What is being asked: Please format the stretch of data from the line containing "Houten Vintage Retro" through the line containing "En kaliteli g", both included, as a JSON list of strings with one string per line and no blank lines. Leave the pictures out of the answer.

Provided material:
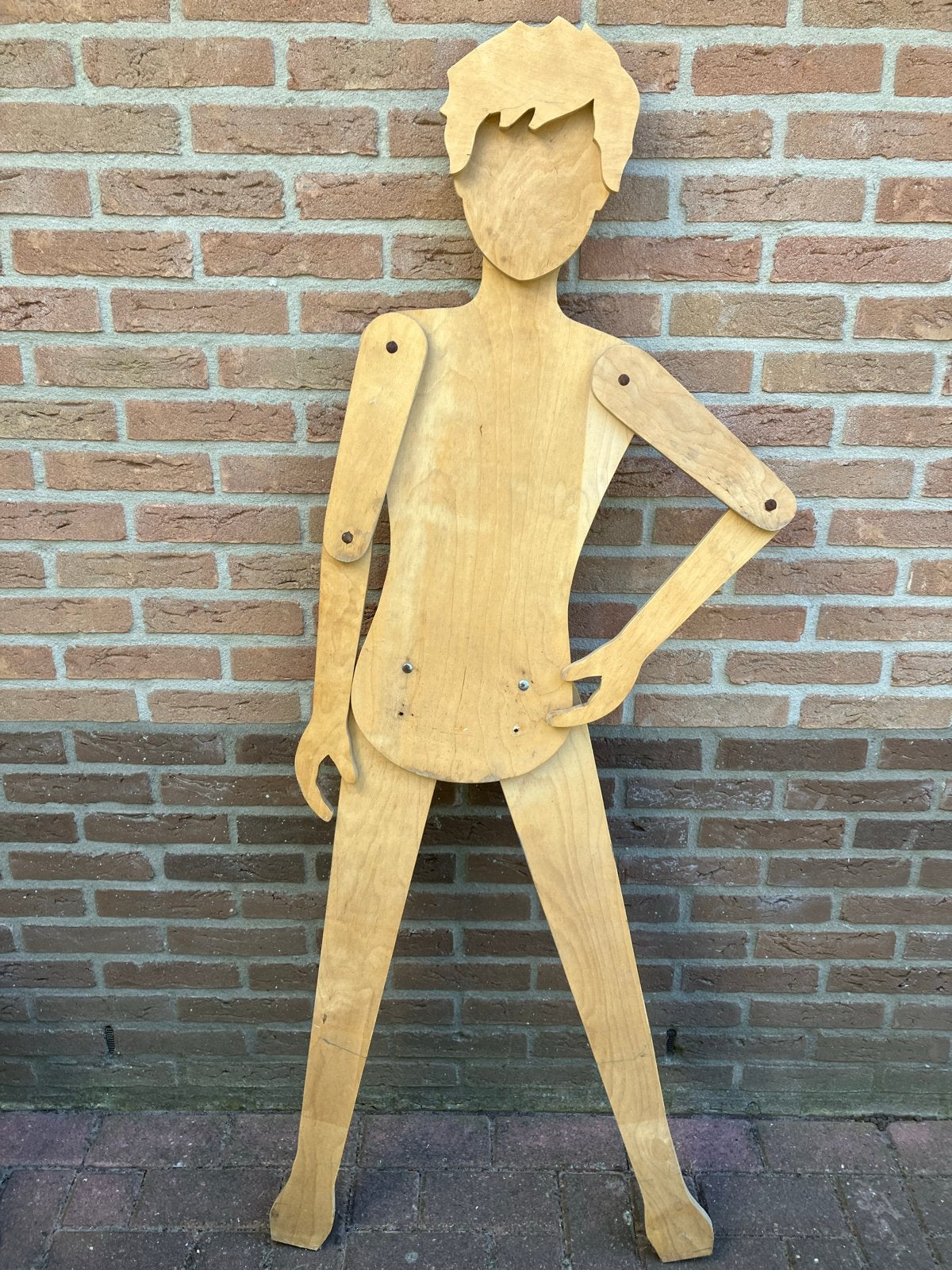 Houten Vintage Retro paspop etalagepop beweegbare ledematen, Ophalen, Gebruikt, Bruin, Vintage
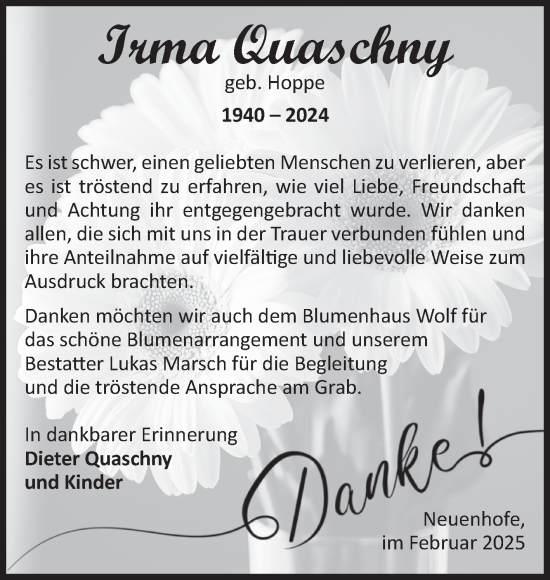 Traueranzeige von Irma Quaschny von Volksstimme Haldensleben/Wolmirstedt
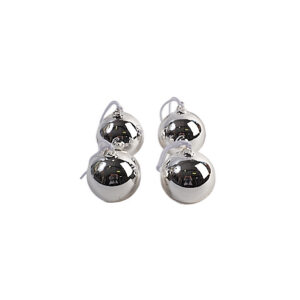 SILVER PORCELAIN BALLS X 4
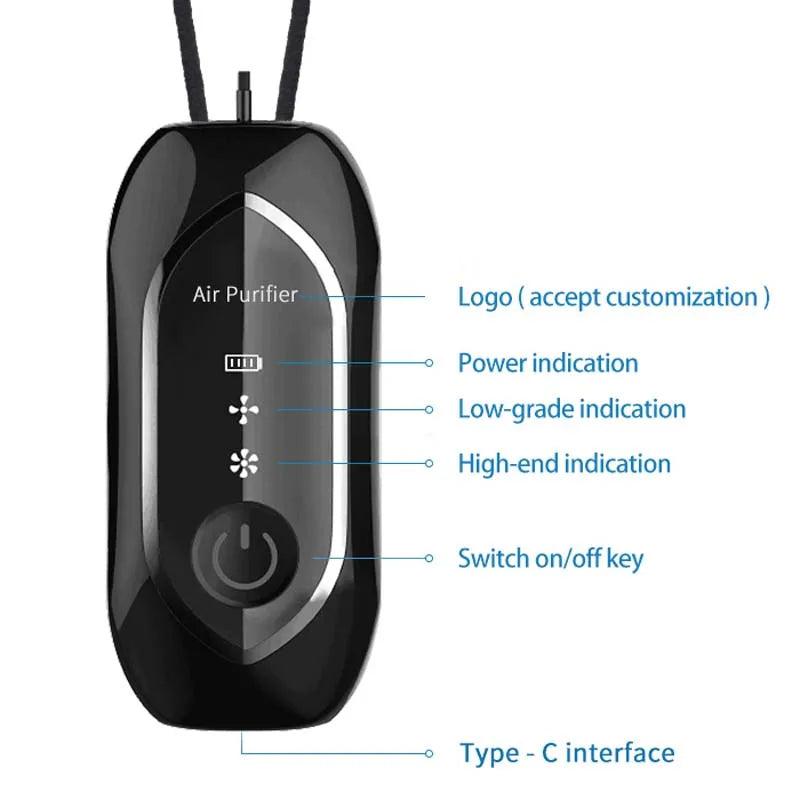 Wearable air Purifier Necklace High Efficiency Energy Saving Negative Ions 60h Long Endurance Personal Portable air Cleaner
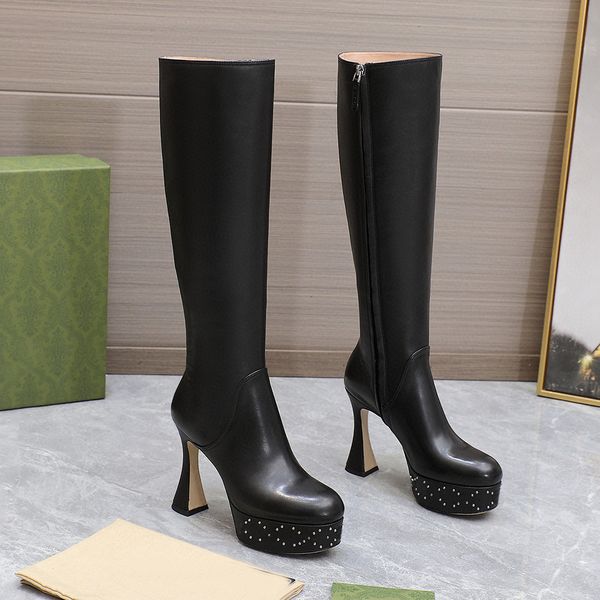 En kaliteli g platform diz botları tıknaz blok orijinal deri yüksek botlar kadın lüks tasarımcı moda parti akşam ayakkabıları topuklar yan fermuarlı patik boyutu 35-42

---

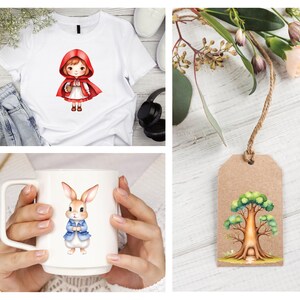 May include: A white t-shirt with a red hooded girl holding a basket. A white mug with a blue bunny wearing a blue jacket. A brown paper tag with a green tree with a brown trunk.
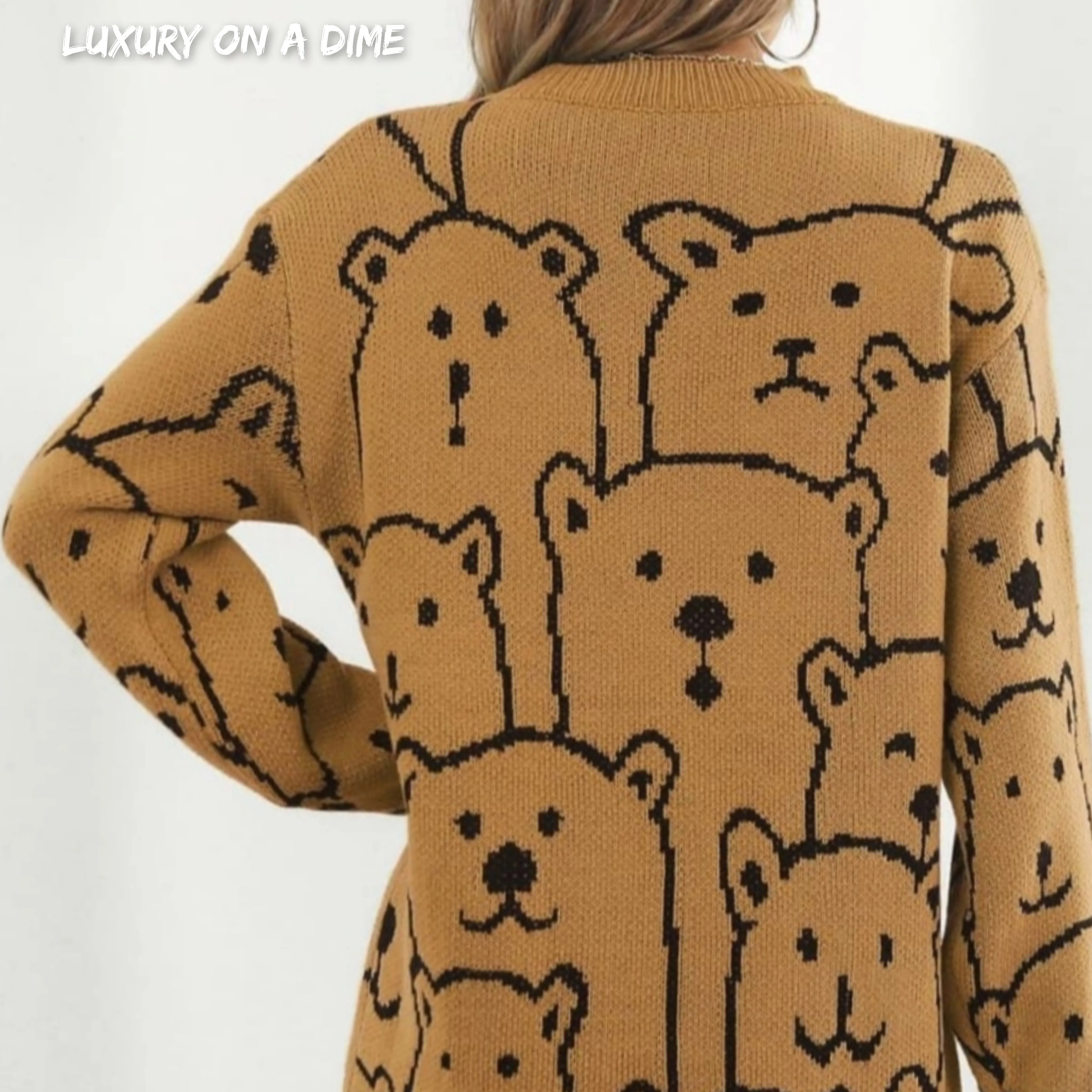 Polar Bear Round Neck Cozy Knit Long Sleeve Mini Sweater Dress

Problem solution:
[
  " Houten Vintage Retro paspop etalagepop beweegbare ledematen, Ophalen, Gebruikt, Bruin, Vintage",
  " Traueranzeige von Irma Quaschny von Volksstimme Haldensleben/Wolmirstedt",
  " SILVER PORCELAIN BALLS X 4",
  " Wearable air Purifier Necklace High Efficiency Energy Saving Negative Ions 60h Long Endurance Personal Portable air Cleaner",
  " En kaliteli g platform diz botları tıknaz blok orijinal deri yüksek botlar kadın lüks tasarımcı moda parti akşam ayakkabıları topuklar yan fermuarlı patik boyutu 35-42"
]